US investors are meanwhile more tolerant of companies that issue shares skewing voting in favour of founders.
Those crazy geek freaks at the London Stock Exchange have created a High Growth Segment intended to lure the denizens of the Silicon Roundabout district. Tumbleweed bowls through the HGS as through a spaghetti western.
But any rancour felt by LSE boss Xavier Rolet should be tempered by the reflection that the King float displays more red flags than Beijing on May Day. Casual games can fade from fashion fast and Candy Crush has a raft of rivals. Moreover, the owners have taken dividends of $504m in the past four months. This may be one float the LSE can do without.
Market stallholders divide into "lurkers" and "pitchers" according to a former boss of Poundland, one of the illustrious group of retailers that started as a market stall. The discount store chain has for many years been a lurker, with a float hinted at but never confirmed. On Tuesday, shrewd chief executive Jim McCarthy went into pitcher mode with a plan to list by the end of next month.
It goes beyond cliche to note that the question customers most frequently ask at the single-price retailer is: "How much does this cost?" However, the formula has been clear enough to fuel compound annual growth of 17 per cent in sales and 21 per cent in underlying profits.

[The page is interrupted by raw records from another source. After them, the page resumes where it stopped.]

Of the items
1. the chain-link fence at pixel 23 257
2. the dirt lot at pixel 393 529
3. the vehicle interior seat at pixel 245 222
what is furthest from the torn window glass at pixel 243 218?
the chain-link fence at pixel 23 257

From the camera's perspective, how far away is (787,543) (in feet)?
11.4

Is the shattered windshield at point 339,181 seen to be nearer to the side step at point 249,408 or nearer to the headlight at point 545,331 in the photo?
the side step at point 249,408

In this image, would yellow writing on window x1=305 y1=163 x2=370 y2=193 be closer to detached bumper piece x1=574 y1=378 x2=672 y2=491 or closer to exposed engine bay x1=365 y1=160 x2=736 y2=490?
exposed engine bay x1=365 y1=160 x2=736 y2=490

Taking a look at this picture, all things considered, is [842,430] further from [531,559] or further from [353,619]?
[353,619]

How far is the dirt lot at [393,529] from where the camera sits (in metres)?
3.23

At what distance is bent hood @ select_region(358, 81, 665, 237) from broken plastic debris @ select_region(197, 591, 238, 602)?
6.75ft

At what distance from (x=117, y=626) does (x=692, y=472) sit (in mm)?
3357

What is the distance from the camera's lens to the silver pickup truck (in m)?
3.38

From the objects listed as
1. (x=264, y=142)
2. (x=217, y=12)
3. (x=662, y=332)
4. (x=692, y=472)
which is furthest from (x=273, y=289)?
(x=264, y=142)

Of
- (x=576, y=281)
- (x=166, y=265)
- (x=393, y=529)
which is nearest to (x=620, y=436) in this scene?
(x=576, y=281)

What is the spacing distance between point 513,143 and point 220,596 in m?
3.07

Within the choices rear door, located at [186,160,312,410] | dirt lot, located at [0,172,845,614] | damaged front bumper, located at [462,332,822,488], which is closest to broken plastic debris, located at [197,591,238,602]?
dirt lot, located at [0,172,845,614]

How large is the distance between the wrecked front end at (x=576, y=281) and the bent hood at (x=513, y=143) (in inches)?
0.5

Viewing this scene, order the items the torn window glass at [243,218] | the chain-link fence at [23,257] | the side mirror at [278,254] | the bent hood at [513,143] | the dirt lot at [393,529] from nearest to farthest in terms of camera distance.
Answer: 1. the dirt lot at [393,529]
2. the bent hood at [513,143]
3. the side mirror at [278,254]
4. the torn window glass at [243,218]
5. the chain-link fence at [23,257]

Poundland's float is as eagerly anticipated as that of Saga or Pets at Home, a critter hypermarket that apocryphally halved stock attrition by relocating the rabbits five aisles away from the pythons.
Poundland's brand appeal, combined with its ownership by a private equity group, Warburg Pincus, means investors will be alert for overpricing. The ratio of trailing underlying earnings of £45.2m to the mooted capitalisation of £700m is 15:1. That compares with about 10:1 for US discounters Dollar General and Dollar Tree. Poundland, which hopes to double to 1,000 stores in the UK would argue it has more scope for growth.

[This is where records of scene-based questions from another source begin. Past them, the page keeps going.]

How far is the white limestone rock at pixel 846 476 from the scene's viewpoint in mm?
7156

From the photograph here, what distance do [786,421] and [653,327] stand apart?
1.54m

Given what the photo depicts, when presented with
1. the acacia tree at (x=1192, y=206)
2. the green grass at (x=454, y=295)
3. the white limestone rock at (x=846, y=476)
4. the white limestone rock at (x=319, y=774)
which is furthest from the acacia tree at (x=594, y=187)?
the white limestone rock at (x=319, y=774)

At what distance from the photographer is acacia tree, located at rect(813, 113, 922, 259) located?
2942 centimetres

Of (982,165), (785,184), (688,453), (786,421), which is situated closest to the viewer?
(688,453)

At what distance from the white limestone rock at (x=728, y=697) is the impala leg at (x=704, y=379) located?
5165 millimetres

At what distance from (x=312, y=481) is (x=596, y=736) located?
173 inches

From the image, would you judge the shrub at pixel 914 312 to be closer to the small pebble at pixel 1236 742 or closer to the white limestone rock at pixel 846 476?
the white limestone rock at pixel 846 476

Would-be investors, enthused by the success of an initial public offering from bargain booze purveyor Conviviality, should study recent capex for signs of attenuation. They will also want to know whether Mr McCarthy, a veteran retailer, will stick around. He made pots from the purchase of T&S Stores by Tesco in 2002 and from the sale of Poundland by Advent to Warburg Pincus for £200m in 2010. But this is a well-run company and a promising investment if the price is right.
There is something badly wrong with a UK energy supply system that creates incentives for big industrial customers to halt production at the drop of a hat. Manufacturers are attempting to game price setting that reflects peak demand sampling rather than a simple average.
This is partly because storing electricity is tough - one longs for a couple of outsize rechargeable batteries to be implanted into the power grid somewhere near Leeds. Distortions can only get worse as capacity drops to a perilously low level in 2017.